* TEXT UNDER STUDY:
^^^^
Diabetes can have effect multiple parts of your body. Foot complications are common consequence and can vary from simple to extreme. Diabetes can affect the feet in two major ways, Peripheral neuropathy and peripheral vascular disease.
Diabetic peripheral neuropathy is a long-term complication of diabetes. Exposure to high blood glucose levels over an extended period of time causes damage to the peripheral nerves – the nerves that go to the arms, hands, legs, and feet. These damaged nerves cannot effectively carry messages between the brain and other parts of the body. It leads to numbness, loss of sensation, and sometimes pain in your feet, legs, or hands. If you do not feel a cut or sore on your foot because of neuropathy, the cut could get worse and become infected. The muscles of the foot may not function properly, because the nerves that make the muscles work are damaged. This could cause the foot to stiffen and change shape over time. It is not curable so prevention is the key. Keeping your BGL’s consistent low is important.
Peripheral arterial disease, also called PAD, occurs when blood vessels in the legs are narrowed or blocked by fatty deposits and blood flow to your feet and legs decreases. Peripheral vascular disease is 20 times more common in people with diabetes than in the general population. Along with diabetes, other risk factors for peripheral vascular disease are smoking, inactivity, and high blood lipid levels (cholesterol and triglycerides). In people with diabetes, chronic high blood glucose raises the risk of developing peripheral vascular disease. Fatty deposits build up in the inner linings of the artery walls of the legs, making them narrower, hindering blood flow and can even stop blood flow to the legs and feet completely. This condition can lead to pain, especially when walking, as well as a number of other symptoms like foot wounds that are slow to heal, one foot being much colder than the other, or gangrene. In severe cases, foot or leg amputation may be needed. A number of the risk factors mentioned here can be controlled to minimize the likelihood of developing PAD and to slow its progression. For people with diabetes, it’s especially important to keep blood glucose levels as normal as possible. Also, regular physical activity is important, and special footwear and medications may be needed
Low risk – feet have normal sensation and good blood flow. However it is important to know that low risk feet can become high risk feet without symptoms, so regular checks are still as important.
^^^^
* TASK INSTRUCTIONS:
1. How much more common is peripheral vascular disease in people with diabetes than in the general population, according to the passage on diabetes and the feet?
2. Continue the passage on diabetes and the feet, beginning right after its final sentence.
The rows are drawn from a separate source and are not part of the passage on diabetes and the feet.
^^^^
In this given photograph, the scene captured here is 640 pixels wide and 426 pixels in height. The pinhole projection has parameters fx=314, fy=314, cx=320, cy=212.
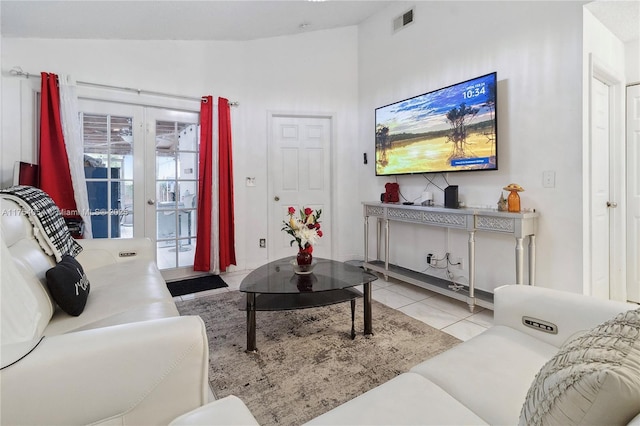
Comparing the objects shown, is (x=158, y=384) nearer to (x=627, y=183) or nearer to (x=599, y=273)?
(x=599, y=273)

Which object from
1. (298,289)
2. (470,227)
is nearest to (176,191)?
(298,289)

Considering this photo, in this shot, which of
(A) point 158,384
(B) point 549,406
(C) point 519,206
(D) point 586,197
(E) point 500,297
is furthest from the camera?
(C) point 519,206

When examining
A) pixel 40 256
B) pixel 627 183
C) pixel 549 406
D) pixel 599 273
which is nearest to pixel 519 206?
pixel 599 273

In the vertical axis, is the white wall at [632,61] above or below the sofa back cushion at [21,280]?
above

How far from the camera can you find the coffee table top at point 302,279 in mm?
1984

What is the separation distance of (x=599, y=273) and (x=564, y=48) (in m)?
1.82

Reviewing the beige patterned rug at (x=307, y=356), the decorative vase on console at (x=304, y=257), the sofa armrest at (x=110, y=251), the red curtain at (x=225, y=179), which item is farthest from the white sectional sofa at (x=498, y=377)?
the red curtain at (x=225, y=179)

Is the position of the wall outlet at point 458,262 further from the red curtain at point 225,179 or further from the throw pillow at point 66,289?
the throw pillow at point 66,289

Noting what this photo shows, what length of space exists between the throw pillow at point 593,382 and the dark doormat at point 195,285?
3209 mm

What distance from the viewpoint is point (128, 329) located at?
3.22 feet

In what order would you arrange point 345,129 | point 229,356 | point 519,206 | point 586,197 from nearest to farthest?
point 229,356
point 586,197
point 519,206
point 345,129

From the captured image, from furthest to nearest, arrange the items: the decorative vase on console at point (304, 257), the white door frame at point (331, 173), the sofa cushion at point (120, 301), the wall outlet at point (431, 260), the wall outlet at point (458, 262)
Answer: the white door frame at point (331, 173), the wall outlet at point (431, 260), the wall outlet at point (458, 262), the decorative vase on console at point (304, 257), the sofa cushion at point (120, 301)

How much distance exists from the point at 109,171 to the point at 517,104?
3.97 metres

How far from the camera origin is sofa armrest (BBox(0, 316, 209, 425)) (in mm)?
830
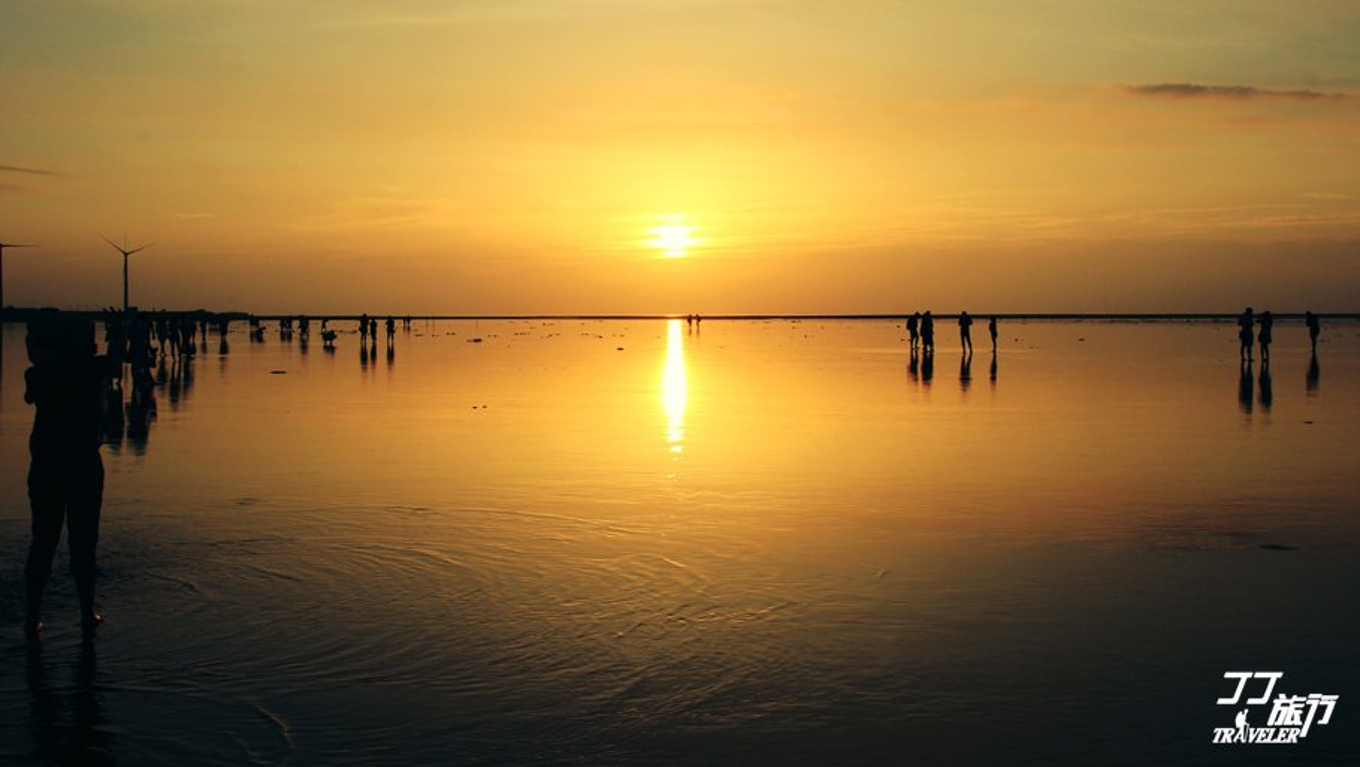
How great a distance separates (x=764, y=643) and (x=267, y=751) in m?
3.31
^^^^
* ANSWERS FOR THE TASKS:
1. It is 20 times more common.

2.
High risk – People who have had a foot ulcer or amputation in the past have a high risk of complications. Feet with calluses or deformities like claw toes also have increased risk if poor feeling and/or decreased blood flow are also present. If your feet are at high risk, you should have them checked by your doctor or a podiatrist every 3 – 6 months. In some cases you may be referred to a specialist or high risk foot clinic.
There are two types of risk to feet, high risk and low risk. Knowing the risk and taking care of your feet can prevent serious problems like ulcers and amputation. A podiatrist can carry out an easy and painless check on your feet to determine whether your feet have a low or high risk of developing more serious problems.